--- RECORDS SHOWN Enclosed Below ---

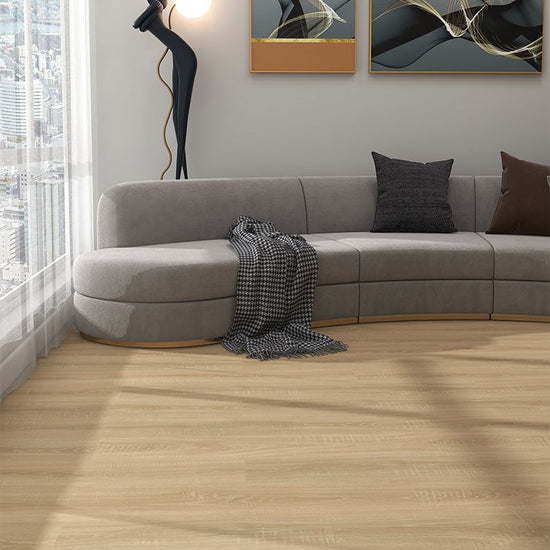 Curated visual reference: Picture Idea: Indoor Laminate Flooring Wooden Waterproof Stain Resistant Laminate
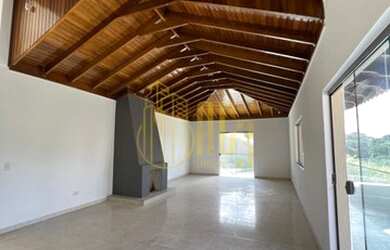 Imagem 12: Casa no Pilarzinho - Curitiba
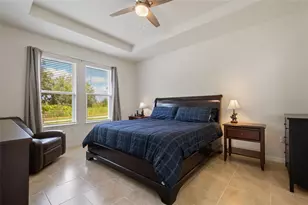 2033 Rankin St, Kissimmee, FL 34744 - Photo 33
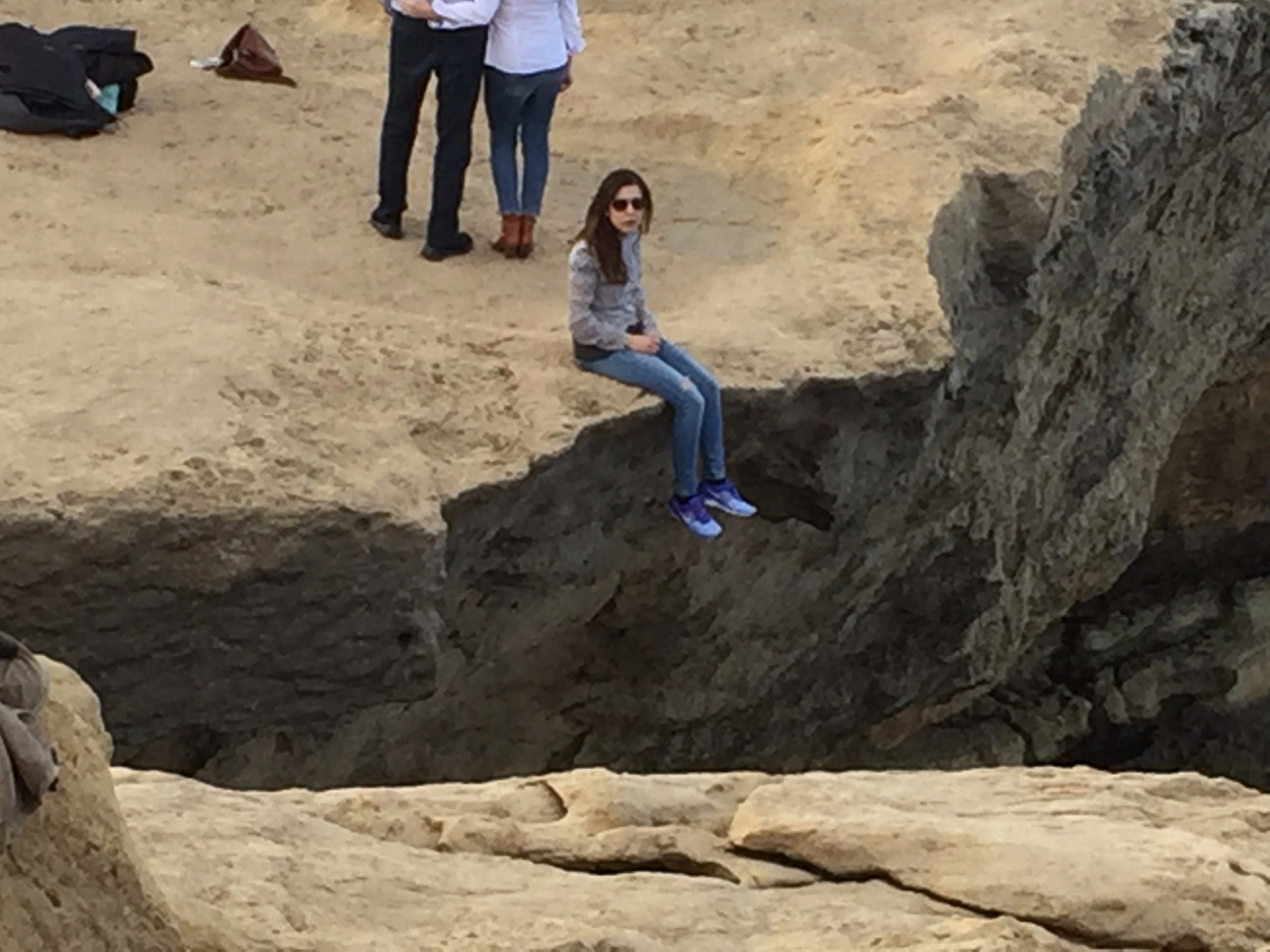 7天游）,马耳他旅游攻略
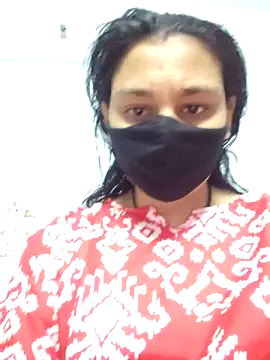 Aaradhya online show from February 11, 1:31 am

--- End of Enclosed RECORDS SHOWN ---
--- RECORDS SHOWN Enclosed Below ---

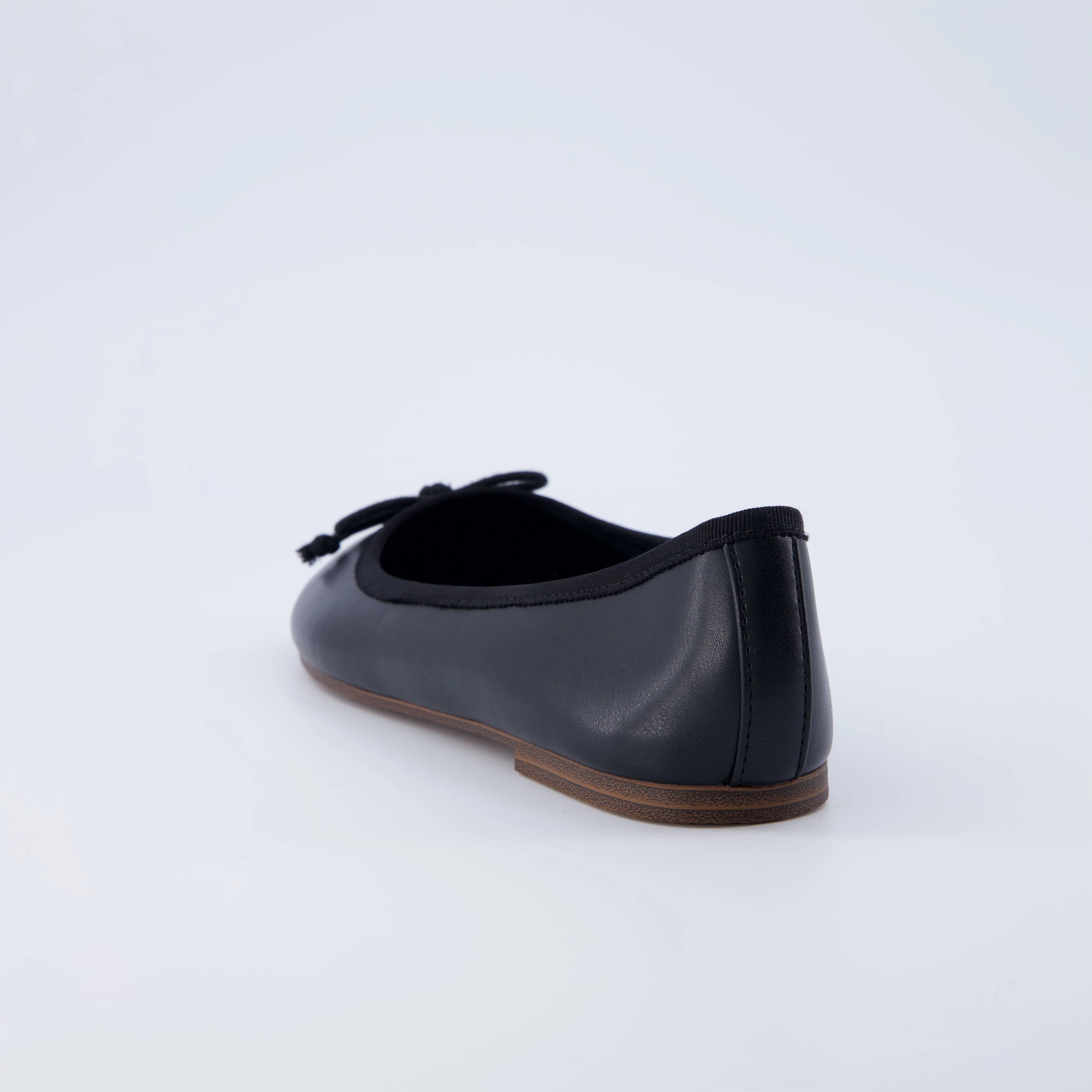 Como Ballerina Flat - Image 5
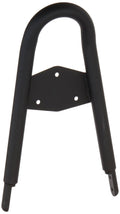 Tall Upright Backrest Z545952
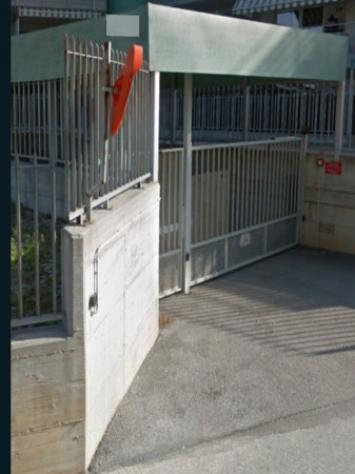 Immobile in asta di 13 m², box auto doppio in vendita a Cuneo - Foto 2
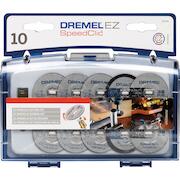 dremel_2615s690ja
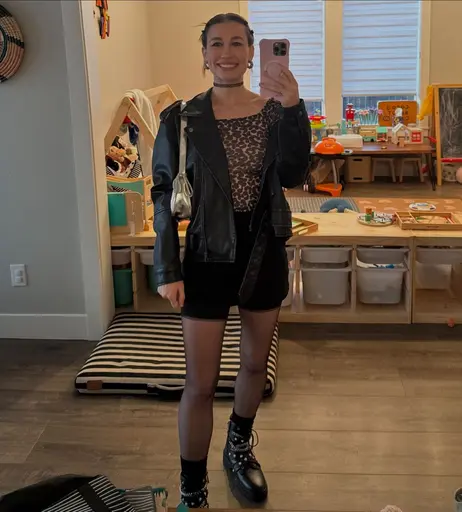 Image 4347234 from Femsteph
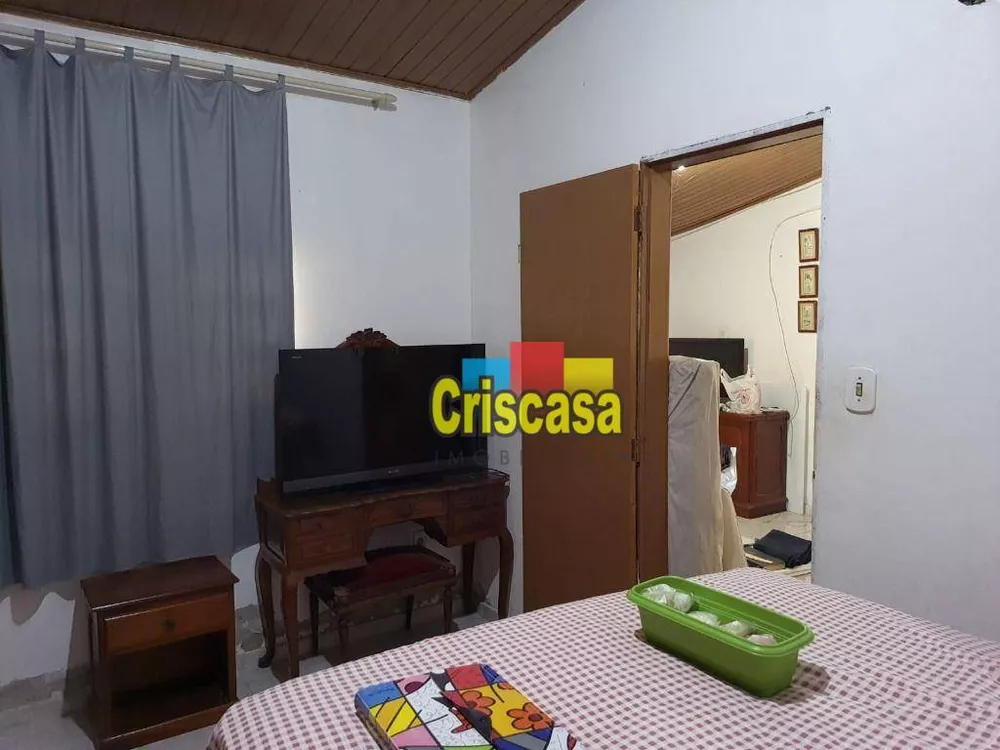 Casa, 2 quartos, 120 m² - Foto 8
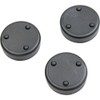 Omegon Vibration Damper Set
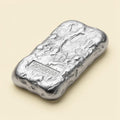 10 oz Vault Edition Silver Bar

--- End of Enclosed RECORDS SHOWN ---

■ **TASK OBJECTIVE**: Extract everything from the line containing "Como Ballerina Flat - Image 5" down to the line containing "10 oz Vault Edition Silver Bar", both included, and copy those lines exactly without the pictures.

■ **THE ANSWER**:
 Como Ballerina Flat - Image 5
 Tall Upright Backrest Z545952
 Immobile in asta di 13 m², box auto doppio in vendita a Cuneo - Foto 2
 dremel_2615s690ja
 Image 4347234 from Femsteph
 Casa, 2 quartos, 120 m² - Foto 8
 Omegon Vibration Damper Set
 10 oz Vault Edition Silver Bar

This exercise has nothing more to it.